#### [Exercise data]
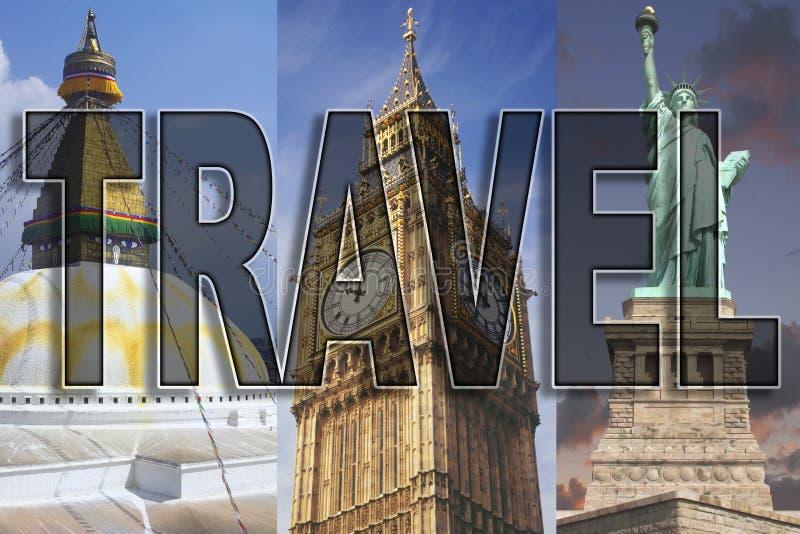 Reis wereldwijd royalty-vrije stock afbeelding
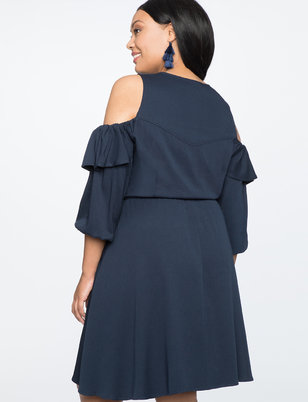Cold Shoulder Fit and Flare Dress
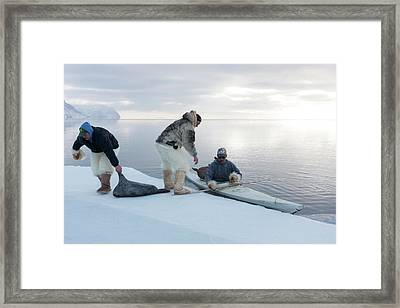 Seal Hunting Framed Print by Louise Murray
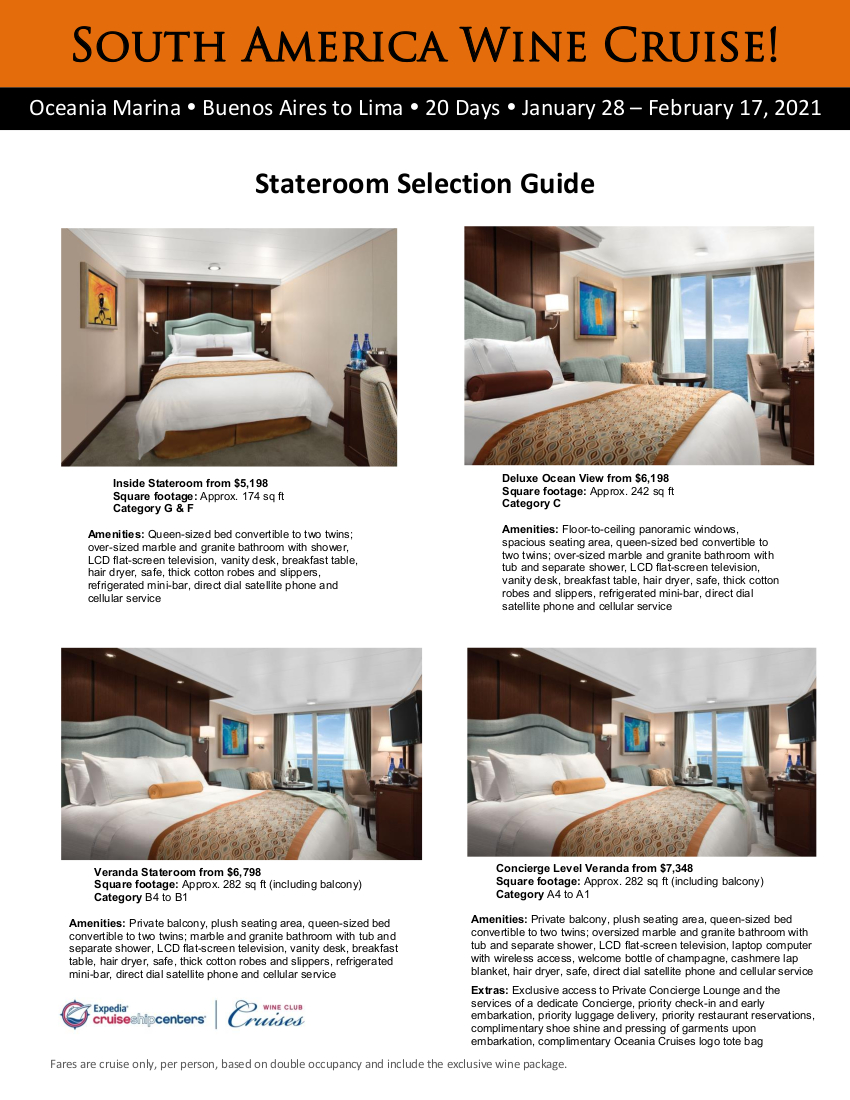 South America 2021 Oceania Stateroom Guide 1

#### [Task instructions]
Pictures are to be left out; the listing above is otherwise to be copied exactly.

#### [Task response]
 Reis wereldwijd royalty-vrije stock afbeelding
Cold Shoulder Fit and Flare Dress
 Seal Hunting Framed Print by Louise Murray
 South America 2021 Oceania Stateroom Guide 1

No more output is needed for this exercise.